It’s been two years since researchers made a stunning announcement.
The molecule phosphine had been found in the atmosphere of Venus, our nearest neighboring planet. At that time — admittedly — most of us had never heard of phosphine, but it’s a toxic, corrosive, smelly gas made up of one phosphorus and three hydrogen atoms (PH3).
On Earth, there are small amounts of phosphine in our own atmosphere — which may be produced by microbes — and it is produced industrially as a fumigant. Additionally, it’s found naturally in places like swamps where anaerobic (low oxygen-using) bacteria produce phosphine as a waste product. Occasionally it shows up in the intestinal bacteria of some animals, such as penguins.
But there it was, apparently floating amidst the middle layer of the atmosphere of Venus. How and why the phosphine was there has yet to be explained. The initial detection was based on observations by two Earth-based radio telescopes, the James Clerk Maxwell Telescope (JCMT) in Hawai’i saw it in 2017, and the Atacama Large Millimeter/submillimeter Array (ALMA) radio telescope in northern Chile in 2019.
The detection surprised many Venus experts, including the team leader of the study, astronomer Jane Greaves from Cardiff University in the UK. The phosphine showed up in very low quantities, about 20 parts per billion – which is a thousand times more than the amount of phosphine gas in Earth’s atmosphere. And the signal seemed undeniable in the data.
Moreover, that amount of phosphine — plus the fact that it was detected twice nearly two years apart — meant that the phosphine was too abundant and persistent to exist without a replenishing source. Sunlight or sulfuric acid in the clouds should have annihilated the gas before it could accumulate.
Greaves and her team — which had grown to 19 scientists from around the world, experts in various disciplines — modeled every possibility, from tectonic to volcanic activity, meteor strikes, lightning or other known chemical processes, but none of their calculations yielded the amount of phosphine detected. The only plausible source would be some type of unknown Venusian chemistry, or most intriguing, some type of microbes living in the clouds.
However, when it comes to places considered habitable, Venus isn’t usually on that list. The hot, greenhouse-effect-gone-mad planet with toxic sulfuric acid clouds certainly isn’t friendly to life as we know it. And the planet’s crushing surface pressure has doomed the few spacecraft that have attempted to reach the planet’s mysterious landscape.
But about 40 to 60 km (25 to 37 miles) above the surface is a different story. The atmosphere of Venus is the most Earth-like of any other place in the Solar System. There, Venus has air pressure of approximately 1 bar and temperatures in the 0°C to 50°C range. Except for the acidic clouds and lack of oxygen, it would be quite livable by human standards. Several scientists, including Carl Sagan have theorized that anaerobic life could possibly exist in those conditions.
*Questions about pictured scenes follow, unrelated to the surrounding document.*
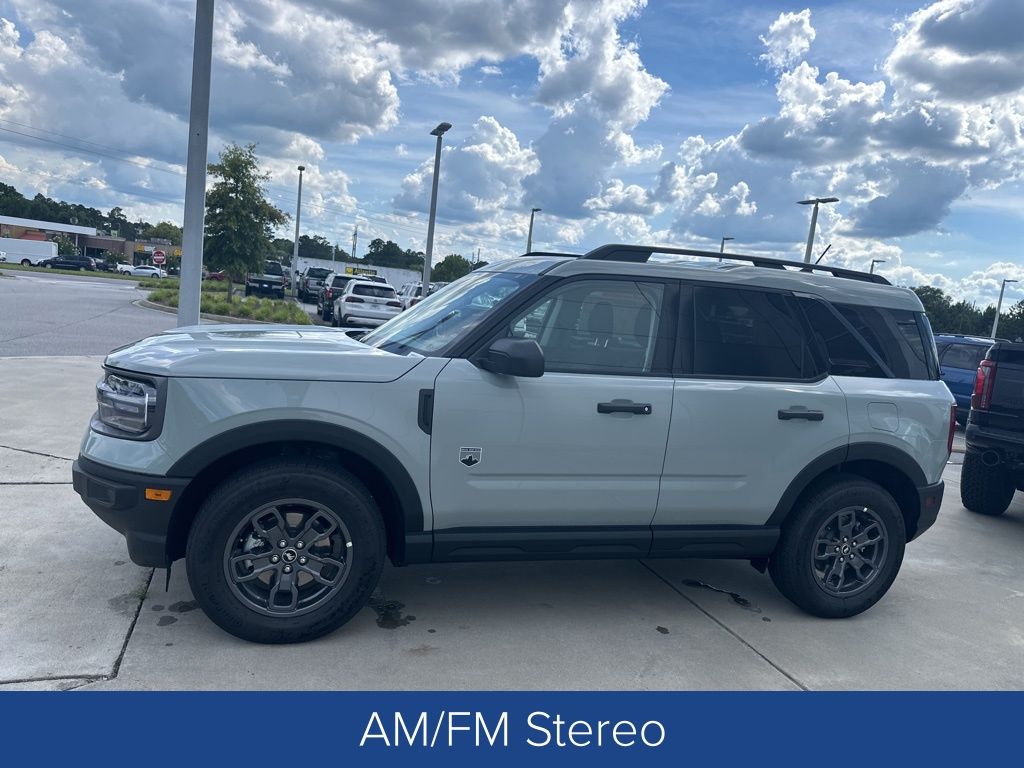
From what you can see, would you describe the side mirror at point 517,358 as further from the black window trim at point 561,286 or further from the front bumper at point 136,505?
the front bumper at point 136,505

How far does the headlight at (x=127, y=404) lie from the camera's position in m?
3.48

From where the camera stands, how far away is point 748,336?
4.36 m

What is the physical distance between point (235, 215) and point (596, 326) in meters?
22.6

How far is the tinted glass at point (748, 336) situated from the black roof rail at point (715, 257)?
299mm

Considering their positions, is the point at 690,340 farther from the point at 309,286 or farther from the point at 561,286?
the point at 309,286

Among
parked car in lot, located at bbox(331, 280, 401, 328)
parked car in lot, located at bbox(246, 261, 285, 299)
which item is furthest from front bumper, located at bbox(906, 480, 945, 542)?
parked car in lot, located at bbox(246, 261, 285, 299)

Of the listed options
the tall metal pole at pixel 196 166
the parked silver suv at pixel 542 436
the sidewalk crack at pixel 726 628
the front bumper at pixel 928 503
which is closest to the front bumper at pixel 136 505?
the parked silver suv at pixel 542 436

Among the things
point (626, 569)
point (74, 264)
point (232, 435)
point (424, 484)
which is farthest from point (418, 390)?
point (74, 264)

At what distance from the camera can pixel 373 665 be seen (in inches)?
140

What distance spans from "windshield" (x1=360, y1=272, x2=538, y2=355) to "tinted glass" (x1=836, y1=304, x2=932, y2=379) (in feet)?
6.55

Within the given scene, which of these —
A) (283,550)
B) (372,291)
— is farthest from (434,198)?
(283,550)

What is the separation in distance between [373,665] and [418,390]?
127 cm

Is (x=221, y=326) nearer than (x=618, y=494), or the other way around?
(x=618, y=494)

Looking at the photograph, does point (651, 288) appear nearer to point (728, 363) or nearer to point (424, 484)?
point (728, 363)
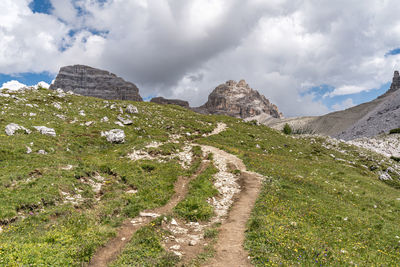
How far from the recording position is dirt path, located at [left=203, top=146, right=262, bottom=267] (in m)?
9.51

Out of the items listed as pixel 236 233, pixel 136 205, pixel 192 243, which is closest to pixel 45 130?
pixel 136 205

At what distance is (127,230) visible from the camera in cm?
A: 1192

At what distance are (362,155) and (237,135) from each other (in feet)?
89.1

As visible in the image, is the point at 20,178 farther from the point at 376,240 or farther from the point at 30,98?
the point at 30,98

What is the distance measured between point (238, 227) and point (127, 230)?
21.7ft

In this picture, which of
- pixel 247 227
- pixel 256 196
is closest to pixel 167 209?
pixel 247 227

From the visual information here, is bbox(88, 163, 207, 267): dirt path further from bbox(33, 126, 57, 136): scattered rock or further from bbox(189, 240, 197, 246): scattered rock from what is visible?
bbox(33, 126, 57, 136): scattered rock

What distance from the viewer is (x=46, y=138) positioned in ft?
80.8

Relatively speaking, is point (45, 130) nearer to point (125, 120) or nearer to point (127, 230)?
point (125, 120)

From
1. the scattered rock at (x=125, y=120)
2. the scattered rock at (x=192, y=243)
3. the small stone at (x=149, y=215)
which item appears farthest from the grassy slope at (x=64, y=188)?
the scattered rock at (x=125, y=120)

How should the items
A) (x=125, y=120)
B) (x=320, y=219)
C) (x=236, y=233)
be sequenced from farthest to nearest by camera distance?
1. (x=125, y=120)
2. (x=320, y=219)
3. (x=236, y=233)

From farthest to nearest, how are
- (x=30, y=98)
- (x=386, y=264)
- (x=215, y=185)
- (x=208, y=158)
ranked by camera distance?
(x=30, y=98)
(x=208, y=158)
(x=215, y=185)
(x=386, y=264)

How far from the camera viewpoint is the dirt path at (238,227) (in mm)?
9507

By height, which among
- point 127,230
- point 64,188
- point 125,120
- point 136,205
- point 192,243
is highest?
point 125,120
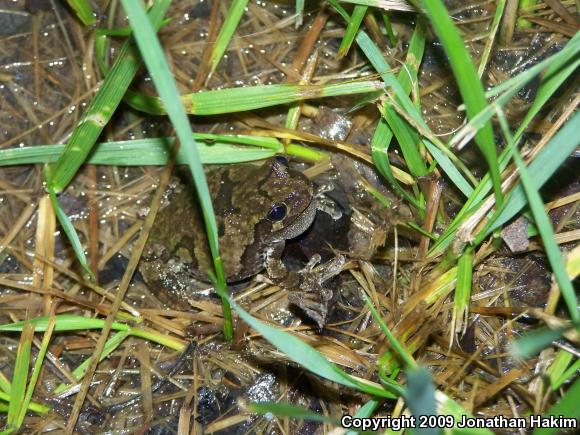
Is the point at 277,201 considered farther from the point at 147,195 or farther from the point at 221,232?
the point at 147,195

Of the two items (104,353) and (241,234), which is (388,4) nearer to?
(241,234)

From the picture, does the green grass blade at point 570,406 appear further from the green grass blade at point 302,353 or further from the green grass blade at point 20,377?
the green grass blade at point 20,377

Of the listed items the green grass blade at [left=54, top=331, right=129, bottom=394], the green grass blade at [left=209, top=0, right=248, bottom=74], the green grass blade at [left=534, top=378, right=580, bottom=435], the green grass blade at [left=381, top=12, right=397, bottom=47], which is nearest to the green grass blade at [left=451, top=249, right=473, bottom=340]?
the green grass blade at [left=534, top=378, right=580, bottom=435]

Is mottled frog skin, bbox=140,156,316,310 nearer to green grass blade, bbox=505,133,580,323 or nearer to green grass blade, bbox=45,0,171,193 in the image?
green grass blade, bbox=45,0,171,193

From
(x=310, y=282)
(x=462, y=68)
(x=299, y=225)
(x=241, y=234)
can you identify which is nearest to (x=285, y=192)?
(x=299, y=225)

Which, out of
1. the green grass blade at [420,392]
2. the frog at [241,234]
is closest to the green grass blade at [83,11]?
the frog at [241,234]
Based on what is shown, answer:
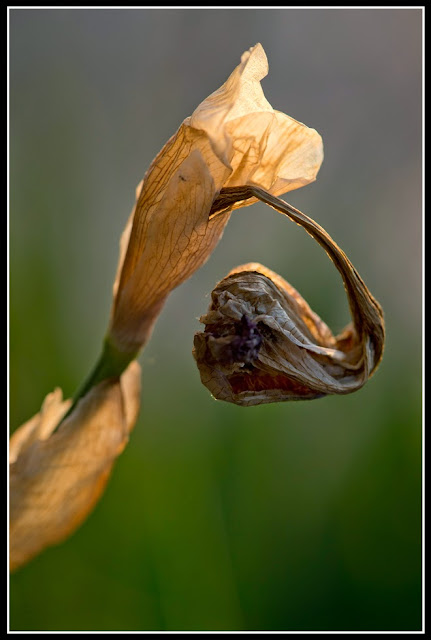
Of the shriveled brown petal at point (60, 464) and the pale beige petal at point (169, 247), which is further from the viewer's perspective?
the shriveled brown petal at point (60, 464)

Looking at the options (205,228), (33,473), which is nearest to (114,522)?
(33,473)

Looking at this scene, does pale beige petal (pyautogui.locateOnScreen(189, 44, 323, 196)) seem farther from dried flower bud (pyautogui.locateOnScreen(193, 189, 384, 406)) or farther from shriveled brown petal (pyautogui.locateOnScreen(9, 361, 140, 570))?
shriveled brown petal (pyautogui.locateOnScreen(9, 361, 140, 570))

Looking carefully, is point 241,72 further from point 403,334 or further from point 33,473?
point 403,334

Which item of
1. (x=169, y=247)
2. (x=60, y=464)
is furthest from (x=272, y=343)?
(x=60, y=464)

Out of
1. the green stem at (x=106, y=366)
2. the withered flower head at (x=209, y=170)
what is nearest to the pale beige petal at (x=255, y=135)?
the withered flower head at (x=209, y=170)

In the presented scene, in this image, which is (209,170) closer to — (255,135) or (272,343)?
(255,135)

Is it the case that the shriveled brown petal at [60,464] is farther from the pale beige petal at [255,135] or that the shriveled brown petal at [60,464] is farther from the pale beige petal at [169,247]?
the pale beige petal at [255,135]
At a Zoom press briefing in September 2020, Greaves and her team first made the announcement of their discovery of phosphine. Their words were measured and they took pains to say that they had NOT detected life in the cloud tops of Venus.
"If no known chemical process can explain PH3 within the upper atmosphere of Venus, then it must be produced by a process not previously considered plausible for Venusian conditions," they wrote in the paper, published in Nature Astronomy. "This could be unknown photochemistry or geochemistry, or possibly life."
Unusual for a paper published in Nature, the team requested their data and work be freely available and open to the public.
Greaves said they wanted everyone — and they meant everyone — to be able to look at the data and work on it from different angles.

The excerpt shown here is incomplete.